PH calls for restraint in South China Sea
The Philippines on Friday expressed concern for the reported Chinese installation of weapons on artificial islands it had created in the South China Sea, calling on all parties to desist from undertaking provocative acts in the disputed waters.
In a statement, Assistant Secretary Charles Jose, the Department of Foreign Affairs spokesperson, said the Philippines was confirming the report that China has installed weapons on seven islands it had reclaimed in the contested waters— yet another step in its continuing militarization of the sea.
“We are verifying the report independently. But if the report is true, then it is a cause for serious concern, because it tends to raise tension and undermine peace and stability in the region,” Jose said when asked for comment yesterday.
“We, thus, renew our call on all parties concerned to refrain from taking any action that would raise tension in the region and further complicate the situation. Concerned parties should instead work together to promote peace, security and stability in the South China Sea,” he told the Inquirer in a text message.
China stepped up its persistent militarization of the disputed waters as it ignored the United Nations arbitral tribunal’s landmark July 2016 ruling that invalidated its nine-dash line claim over almost all of the waters.
The ruling, the result of a case earnestly pursued by the administration of former President Benigno Aquino III, favored the Philippines complaint against Chinese incursions into its exclusive economic zone.

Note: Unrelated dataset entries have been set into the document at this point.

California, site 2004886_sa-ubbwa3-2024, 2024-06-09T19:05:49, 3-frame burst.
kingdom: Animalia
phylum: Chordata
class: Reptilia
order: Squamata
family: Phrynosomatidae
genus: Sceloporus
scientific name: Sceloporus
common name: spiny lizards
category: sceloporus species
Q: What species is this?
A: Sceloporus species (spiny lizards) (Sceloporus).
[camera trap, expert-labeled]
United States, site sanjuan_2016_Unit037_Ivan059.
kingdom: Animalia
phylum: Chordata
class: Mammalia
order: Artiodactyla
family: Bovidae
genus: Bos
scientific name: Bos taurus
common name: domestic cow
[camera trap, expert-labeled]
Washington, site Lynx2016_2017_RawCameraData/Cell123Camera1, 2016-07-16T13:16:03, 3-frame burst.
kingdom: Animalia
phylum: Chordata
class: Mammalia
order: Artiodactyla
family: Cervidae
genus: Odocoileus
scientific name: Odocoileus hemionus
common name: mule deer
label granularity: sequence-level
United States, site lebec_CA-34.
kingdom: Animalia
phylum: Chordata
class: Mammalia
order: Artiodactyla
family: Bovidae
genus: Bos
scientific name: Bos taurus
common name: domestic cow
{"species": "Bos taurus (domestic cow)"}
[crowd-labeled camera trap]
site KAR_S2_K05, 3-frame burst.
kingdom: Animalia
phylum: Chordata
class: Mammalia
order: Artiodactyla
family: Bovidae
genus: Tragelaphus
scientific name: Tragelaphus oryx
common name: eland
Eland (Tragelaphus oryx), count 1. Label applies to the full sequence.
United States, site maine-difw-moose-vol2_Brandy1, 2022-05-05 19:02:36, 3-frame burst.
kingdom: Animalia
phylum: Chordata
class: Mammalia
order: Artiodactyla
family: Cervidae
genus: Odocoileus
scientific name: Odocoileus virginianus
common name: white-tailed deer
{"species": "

It also ruled that Beijing may not stop any other nation from fishing in the Panatag (Scarborough) Shoal within the Philippines’ EEZ off Masinloc, Zambales, an area China had seized in April 2012.
President Rodrigo Duterte, who has expressed the intent to establish closer ties with China, has appeared to have been tiptoeing around the South China Sea disputes in his international engagements, most recently avoiding the topic in his state visit to Cambodia, a known ally to the Chinese.
Cambodia, a member of the Association of Southeast Asian Nations like the Philippines, had earlier blocked moves to include the UN tribunal’s ruling in an Asean statement.